▶ [GIVEN PROBLEM]: Starting at the line that contains "Which item among" and running through the end of the material, arrange every nonblank line as a Markdown table with the columns Row and Line, numbering the rows in order.

▶ [MATERIAL FOR THIS EXERCISE]:
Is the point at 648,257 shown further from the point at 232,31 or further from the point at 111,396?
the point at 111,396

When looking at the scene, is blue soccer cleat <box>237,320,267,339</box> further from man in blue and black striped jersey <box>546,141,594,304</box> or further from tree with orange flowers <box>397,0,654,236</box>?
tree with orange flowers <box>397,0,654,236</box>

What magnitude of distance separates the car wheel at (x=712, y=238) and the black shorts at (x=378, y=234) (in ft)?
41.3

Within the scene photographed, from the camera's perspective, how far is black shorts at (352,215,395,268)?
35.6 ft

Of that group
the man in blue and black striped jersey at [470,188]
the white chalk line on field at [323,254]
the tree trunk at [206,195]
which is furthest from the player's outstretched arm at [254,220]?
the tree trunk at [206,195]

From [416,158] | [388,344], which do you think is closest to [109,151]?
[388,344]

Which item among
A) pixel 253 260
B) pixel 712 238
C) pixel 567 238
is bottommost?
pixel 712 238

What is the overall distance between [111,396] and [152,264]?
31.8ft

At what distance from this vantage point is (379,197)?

▶ [SOLUTION]:
| Row | Line |
|---|---|
| 1 | Which item among |
| 2 | A) pixel 253 260 |
| 3 | B) pixel 712 238 |
| 4 | C) pixel 567 238 |
| 5 | is bottommost? |
| 6 | pixel 712 238 |
| 7 | What is the overall distance between [111,396] and [152,264]? |
| 8 | 31.8ft |
| 9 | At what distance from this vantage point is (379,197)? |